_Consegne_
• A. Ricopia dal brano sulla meditazione la parte che va da "Sapete perché? Perché" fino a "gesto che compite." compreso.
• B. Nel brano sulla meditazione, che cosa temeva l'uomo d'affari indiano che la meditazione avrebbe causato ai suoi affari?

_Brano citato_
========================================
Colui che aveva paura di meditare…

pubblicato in: AltroBlog 0
Colui che aveva paura di meditare…

di A. De Mello

Tratto da:”Istruzioni di volo per aquile e polli”

LA CONCENTRAZIONE

Un uomo d’affari indiano mi raccontò di avere molta paura di meditare, ritenendo che i propri affari
ne sarebbero stati danneggiati. Gli esercizi che vi suggerisco sono adatti proprio per chi ha molti
impegni, per chi è iperattivo, e non per qualche mistico rinchiuso in un monastero. Quell’uomo
d’affari mi disse allora che aveva paura di fare meditazione ma, eseguendo gli esercizi che vi sto
raccomandando, i suoi affari aumentarono considerevolmente.

Sapete perché? Perché era più rilassato, più concentrato. Cominciò a fare una cosa per volta. Questo
è il grande vantaggio della preghiera: la concentrazione. Se iniziate a fare una cosa per volta,
sarete nel vero senso del termine presenti in ogni gesto che compite.

È facile capire perché gli affari di quell’uomo migliorarono e perché divenne così efficiente.
========================================
_Righe grezze_
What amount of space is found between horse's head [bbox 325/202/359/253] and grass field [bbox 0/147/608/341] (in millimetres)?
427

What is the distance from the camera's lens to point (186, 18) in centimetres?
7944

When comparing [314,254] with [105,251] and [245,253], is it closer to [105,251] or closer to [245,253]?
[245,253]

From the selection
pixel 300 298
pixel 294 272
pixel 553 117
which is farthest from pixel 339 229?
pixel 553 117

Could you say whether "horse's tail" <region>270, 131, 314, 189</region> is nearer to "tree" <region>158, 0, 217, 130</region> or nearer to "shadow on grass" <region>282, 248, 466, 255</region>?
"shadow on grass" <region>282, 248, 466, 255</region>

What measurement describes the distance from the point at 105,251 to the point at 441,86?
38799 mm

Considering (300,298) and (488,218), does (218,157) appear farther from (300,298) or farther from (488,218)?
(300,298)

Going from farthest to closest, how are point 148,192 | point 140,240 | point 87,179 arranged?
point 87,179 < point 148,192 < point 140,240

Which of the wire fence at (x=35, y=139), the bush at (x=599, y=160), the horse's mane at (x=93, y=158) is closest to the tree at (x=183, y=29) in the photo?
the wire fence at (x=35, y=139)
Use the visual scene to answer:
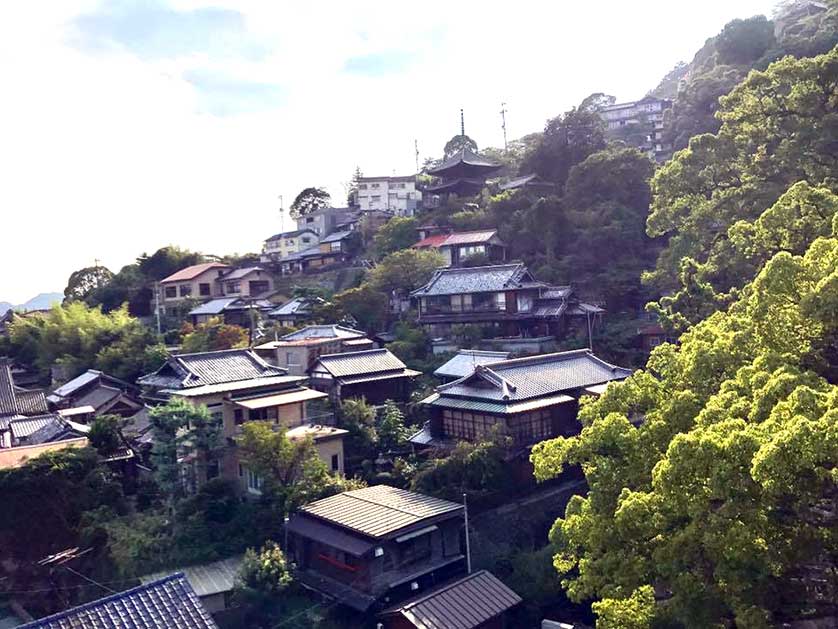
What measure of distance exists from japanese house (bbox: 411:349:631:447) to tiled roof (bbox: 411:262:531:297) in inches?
392

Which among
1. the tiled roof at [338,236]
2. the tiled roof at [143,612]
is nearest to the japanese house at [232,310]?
the tiled roof at [338,236]

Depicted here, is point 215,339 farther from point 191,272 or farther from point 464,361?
point 191,272

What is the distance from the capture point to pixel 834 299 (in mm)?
9227

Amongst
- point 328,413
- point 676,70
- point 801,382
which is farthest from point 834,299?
point 676,70

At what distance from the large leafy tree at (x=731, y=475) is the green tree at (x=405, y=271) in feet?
100

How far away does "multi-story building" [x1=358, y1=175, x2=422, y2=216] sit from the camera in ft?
230

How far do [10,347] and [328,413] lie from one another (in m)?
32.5

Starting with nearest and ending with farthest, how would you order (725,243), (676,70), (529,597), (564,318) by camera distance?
(529,597) < (725,243) < (564,318) < (676,70)

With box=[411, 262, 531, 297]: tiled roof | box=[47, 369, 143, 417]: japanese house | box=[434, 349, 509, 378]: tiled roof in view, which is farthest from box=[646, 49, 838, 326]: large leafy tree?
box=[47, 369, 143, 417]: japanese house

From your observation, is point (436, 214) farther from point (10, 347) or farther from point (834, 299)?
point (834, 299)

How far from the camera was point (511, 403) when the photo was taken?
23328 millimetres

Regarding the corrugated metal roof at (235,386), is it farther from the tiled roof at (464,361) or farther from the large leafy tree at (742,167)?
the large leafy tree at (742,167)

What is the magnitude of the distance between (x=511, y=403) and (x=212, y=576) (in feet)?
39.3

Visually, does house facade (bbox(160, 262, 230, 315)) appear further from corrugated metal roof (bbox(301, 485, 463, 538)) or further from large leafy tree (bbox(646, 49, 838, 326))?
large leafy tree (bbox(646, 49, 838, 326))
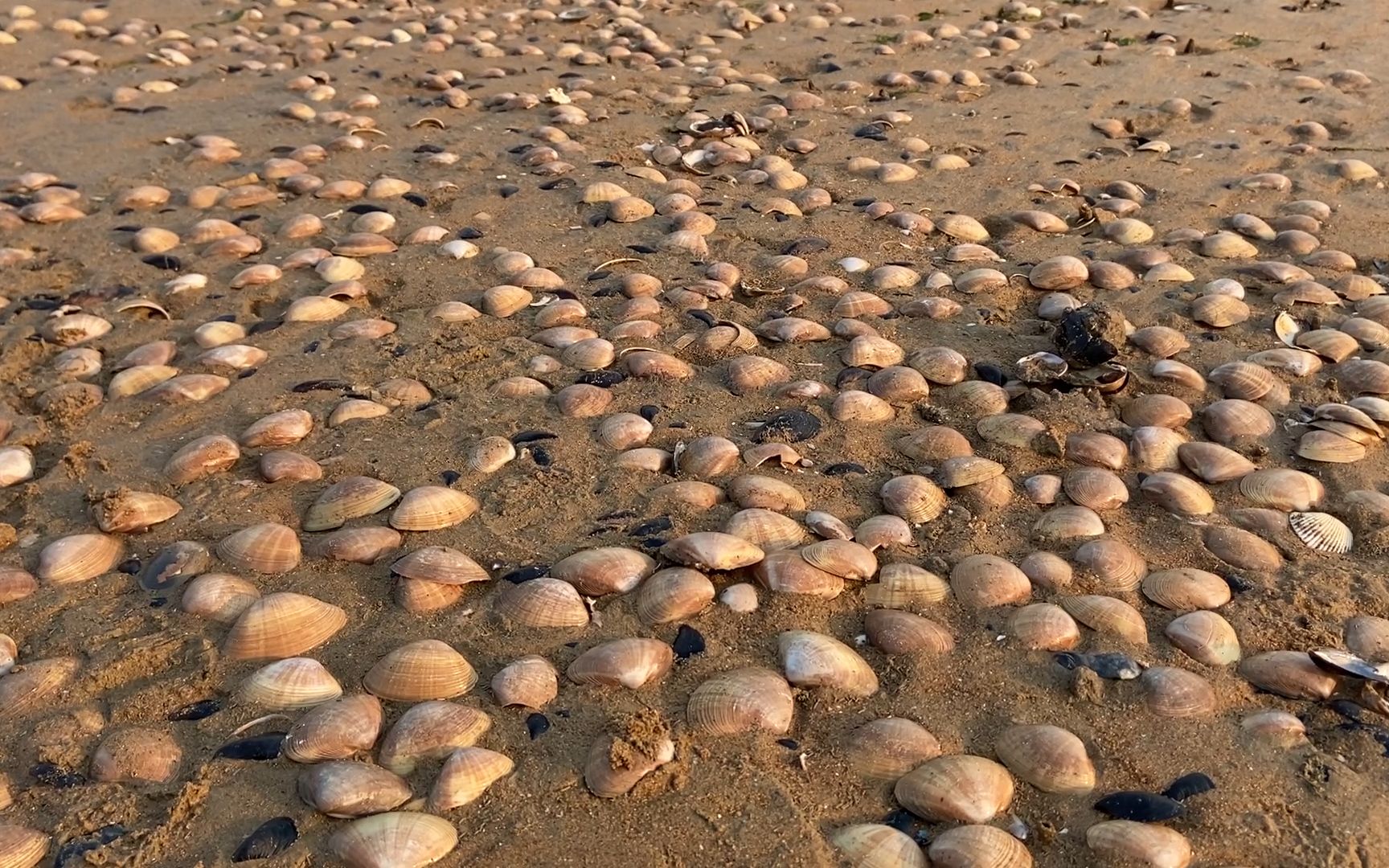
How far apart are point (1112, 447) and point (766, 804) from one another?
6.11 feet

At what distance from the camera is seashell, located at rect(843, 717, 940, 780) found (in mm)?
2242

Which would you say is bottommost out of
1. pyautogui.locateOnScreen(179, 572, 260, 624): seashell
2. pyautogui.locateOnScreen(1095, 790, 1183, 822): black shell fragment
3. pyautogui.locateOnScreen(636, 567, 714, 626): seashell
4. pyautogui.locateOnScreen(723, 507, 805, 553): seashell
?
pyautogui.locateOnScreen(179, 572, 260, 624): seashell

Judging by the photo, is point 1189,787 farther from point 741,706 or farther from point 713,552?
point 713,552

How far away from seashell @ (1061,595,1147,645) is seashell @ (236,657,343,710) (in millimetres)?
1976

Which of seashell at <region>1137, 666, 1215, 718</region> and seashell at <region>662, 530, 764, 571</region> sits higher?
seashell at <region>1137, 666, 1215, 718</region>

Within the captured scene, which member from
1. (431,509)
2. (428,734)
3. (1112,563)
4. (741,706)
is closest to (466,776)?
(428,734)

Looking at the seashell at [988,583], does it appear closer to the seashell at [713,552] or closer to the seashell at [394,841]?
the seashell at [713,552]

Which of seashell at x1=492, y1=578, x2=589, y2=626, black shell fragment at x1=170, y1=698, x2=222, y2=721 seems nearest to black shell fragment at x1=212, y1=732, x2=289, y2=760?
black shell fragment at x1=170, y1=698, x2=222, y2=721

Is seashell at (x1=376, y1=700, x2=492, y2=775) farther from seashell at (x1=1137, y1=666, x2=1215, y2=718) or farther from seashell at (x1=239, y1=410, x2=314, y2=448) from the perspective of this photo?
seashell at (x1=1137, y1=666, x2=1215, y2=718)

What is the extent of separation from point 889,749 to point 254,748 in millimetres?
1502

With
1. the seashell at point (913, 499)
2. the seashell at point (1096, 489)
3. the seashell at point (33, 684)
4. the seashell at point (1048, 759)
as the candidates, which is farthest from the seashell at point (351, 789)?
the seashell at point (1096, 489)

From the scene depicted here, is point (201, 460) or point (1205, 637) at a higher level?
point (1205, 637)

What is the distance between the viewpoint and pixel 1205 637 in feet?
8.32

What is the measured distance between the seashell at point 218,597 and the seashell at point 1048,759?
2042mm
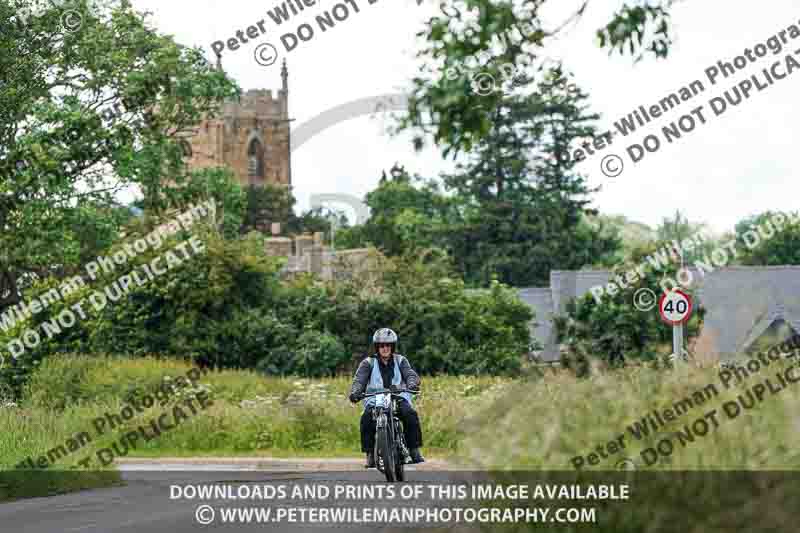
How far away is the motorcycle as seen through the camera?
16402mm

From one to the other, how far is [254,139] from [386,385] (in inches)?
5790

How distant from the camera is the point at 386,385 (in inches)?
658

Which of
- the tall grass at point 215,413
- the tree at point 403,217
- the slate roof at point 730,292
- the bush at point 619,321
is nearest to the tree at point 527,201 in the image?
the tree at point 403,217

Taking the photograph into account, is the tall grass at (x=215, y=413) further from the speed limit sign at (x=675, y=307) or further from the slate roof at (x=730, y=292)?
the slate roof at (x=730, y=292)

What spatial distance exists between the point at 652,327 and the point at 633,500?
35.2 meters

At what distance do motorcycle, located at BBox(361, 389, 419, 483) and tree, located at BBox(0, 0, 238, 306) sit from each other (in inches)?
786

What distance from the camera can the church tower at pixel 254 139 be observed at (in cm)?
15850

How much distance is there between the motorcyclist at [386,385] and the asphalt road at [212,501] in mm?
569

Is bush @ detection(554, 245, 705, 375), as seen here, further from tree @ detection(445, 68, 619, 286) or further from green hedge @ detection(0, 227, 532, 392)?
tree @ detection(445, 68, 619, 286)

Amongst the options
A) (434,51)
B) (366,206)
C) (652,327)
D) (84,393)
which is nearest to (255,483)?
(434,51)

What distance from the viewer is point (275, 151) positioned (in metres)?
163

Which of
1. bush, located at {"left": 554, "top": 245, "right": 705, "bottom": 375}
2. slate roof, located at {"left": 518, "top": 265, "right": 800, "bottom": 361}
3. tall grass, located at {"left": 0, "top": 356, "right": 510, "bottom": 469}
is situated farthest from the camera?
slate roof, located at {"left": 518, "top": 265, "right": 800, "bottom": 361}

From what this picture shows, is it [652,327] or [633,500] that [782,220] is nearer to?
[652,327]

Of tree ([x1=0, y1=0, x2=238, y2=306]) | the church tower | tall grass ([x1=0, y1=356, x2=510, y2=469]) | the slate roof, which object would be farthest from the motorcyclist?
the church tower
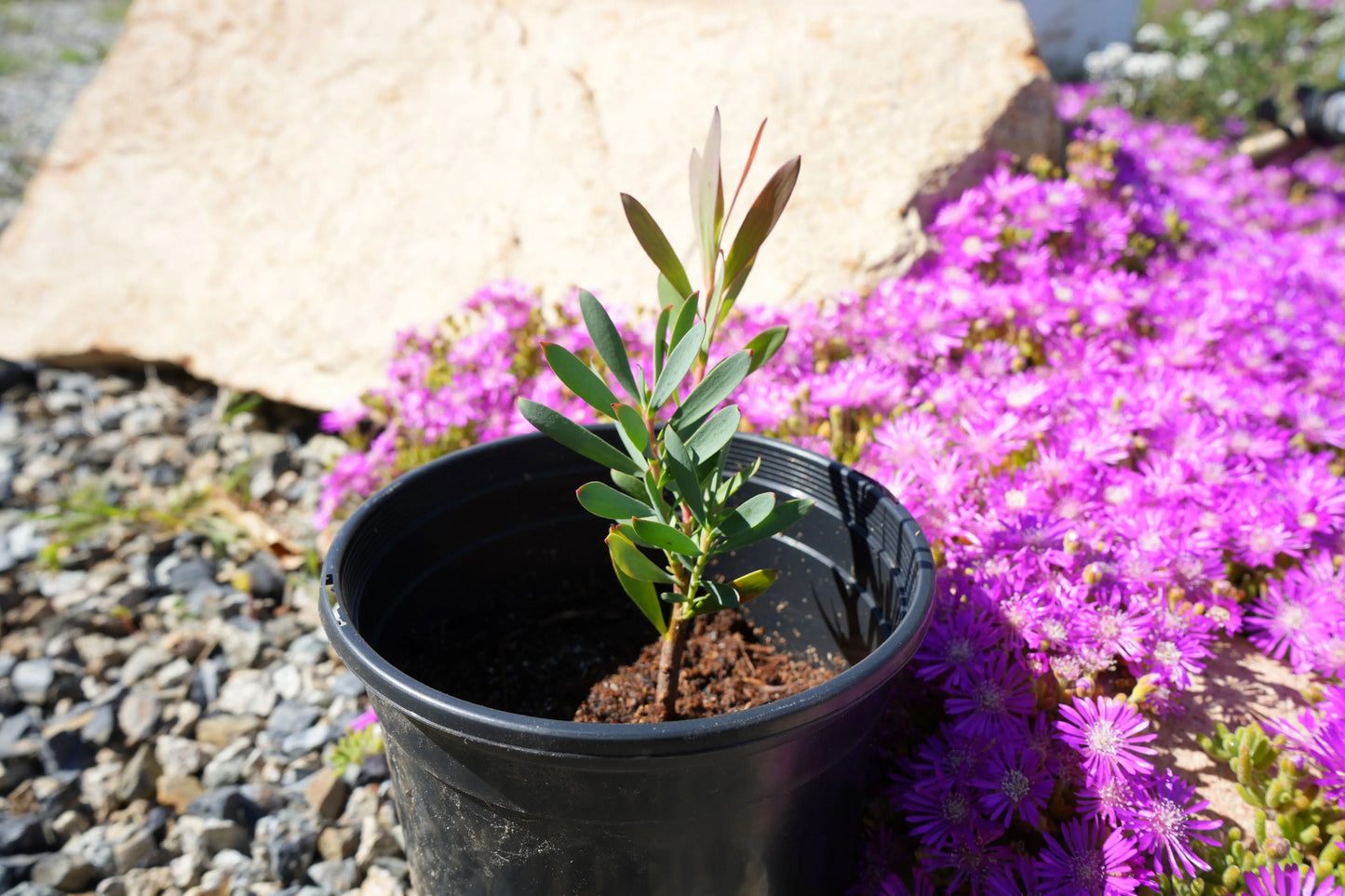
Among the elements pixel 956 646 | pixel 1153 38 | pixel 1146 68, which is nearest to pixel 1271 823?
pixel 956 646

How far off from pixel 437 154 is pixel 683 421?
2.24m

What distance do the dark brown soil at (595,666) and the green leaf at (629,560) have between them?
0.33 metres

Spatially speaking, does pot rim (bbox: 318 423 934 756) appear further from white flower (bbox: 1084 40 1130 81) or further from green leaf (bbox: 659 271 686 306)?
white flower (bbox: 1084 40 1130 81)

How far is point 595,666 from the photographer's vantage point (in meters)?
1.51

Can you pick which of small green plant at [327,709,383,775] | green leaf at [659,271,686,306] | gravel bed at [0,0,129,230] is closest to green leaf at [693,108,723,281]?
green leaf at [659,271,686,306]

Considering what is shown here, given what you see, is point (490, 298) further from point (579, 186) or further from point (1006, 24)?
point (1006, 24)

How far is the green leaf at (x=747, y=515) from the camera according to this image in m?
1.09

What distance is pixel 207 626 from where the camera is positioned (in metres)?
2.22

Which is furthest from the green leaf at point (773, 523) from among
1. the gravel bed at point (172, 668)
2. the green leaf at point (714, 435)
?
the gravel bed at point (172, 668)

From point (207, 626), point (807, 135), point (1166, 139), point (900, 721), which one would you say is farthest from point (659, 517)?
point (1166, 139)

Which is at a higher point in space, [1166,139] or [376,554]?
[376,554]

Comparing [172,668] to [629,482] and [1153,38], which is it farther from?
[1153,38]

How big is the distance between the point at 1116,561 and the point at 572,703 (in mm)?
913

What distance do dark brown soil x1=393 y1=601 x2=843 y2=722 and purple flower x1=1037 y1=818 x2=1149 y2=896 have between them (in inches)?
15.3
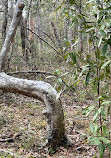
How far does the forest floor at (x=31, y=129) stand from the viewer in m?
3.28

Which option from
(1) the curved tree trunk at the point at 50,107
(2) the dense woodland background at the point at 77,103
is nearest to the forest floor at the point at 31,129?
(2) the dense woodland background at the point at 77,103

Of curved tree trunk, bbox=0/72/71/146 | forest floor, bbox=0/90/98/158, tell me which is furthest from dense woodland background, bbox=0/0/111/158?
curved tree trunk, bbox=0/72/71/146

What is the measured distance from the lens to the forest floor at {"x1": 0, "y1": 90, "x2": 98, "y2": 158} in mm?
3281

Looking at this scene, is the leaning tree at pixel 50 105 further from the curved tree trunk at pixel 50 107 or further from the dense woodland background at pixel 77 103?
the dense woodland background at pixel 77 103

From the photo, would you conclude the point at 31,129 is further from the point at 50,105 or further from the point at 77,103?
the point at 77,103

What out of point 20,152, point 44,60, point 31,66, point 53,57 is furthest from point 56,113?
point 53,57

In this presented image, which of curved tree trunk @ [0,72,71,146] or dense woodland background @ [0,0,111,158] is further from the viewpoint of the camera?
curved tree trunk @ [0,72,71,146]

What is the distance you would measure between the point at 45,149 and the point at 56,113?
64 cm

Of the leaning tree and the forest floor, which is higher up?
the leaning tree

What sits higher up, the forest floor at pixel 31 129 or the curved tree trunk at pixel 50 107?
the curved tree trunk at pixel 50 107

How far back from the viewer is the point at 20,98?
237 inches

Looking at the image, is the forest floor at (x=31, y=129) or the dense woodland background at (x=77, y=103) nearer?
the dense woodland background at (x=77, y=103)

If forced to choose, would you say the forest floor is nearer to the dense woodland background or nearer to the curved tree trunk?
the dense woodland background

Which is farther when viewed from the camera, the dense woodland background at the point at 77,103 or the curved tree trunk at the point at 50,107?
the curved tree trunk at the point at 50,107
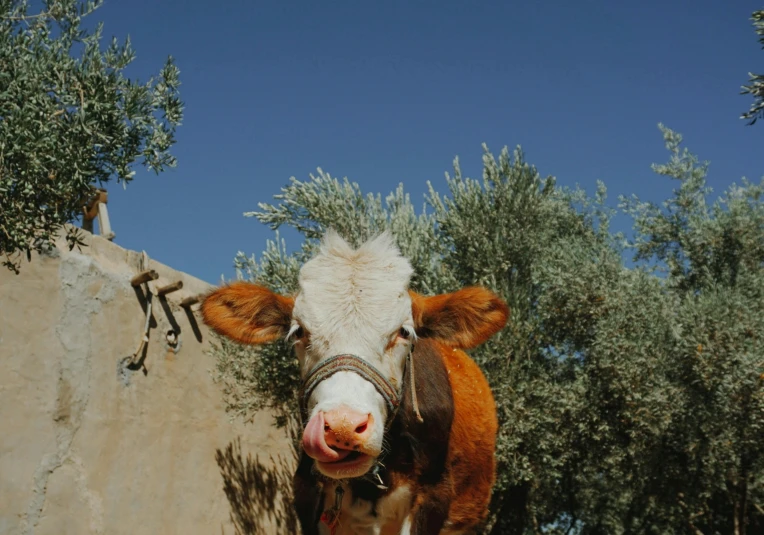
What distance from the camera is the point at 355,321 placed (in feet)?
14.6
========================================
_Soluzioni_
• A.
Sapete perché? Perché era più rilassato, più concentrato. Cominciò a fare una cosa per volta. Questo
è il grande vantaggio della preghiera: la concentrazione. Se iniziate a fare una cosa per volta,
sarete nel vero senso del termine presenti in ogni gesto che compite.

• B. Temeva che i suoi affari ne sarebbero stati danneggiati.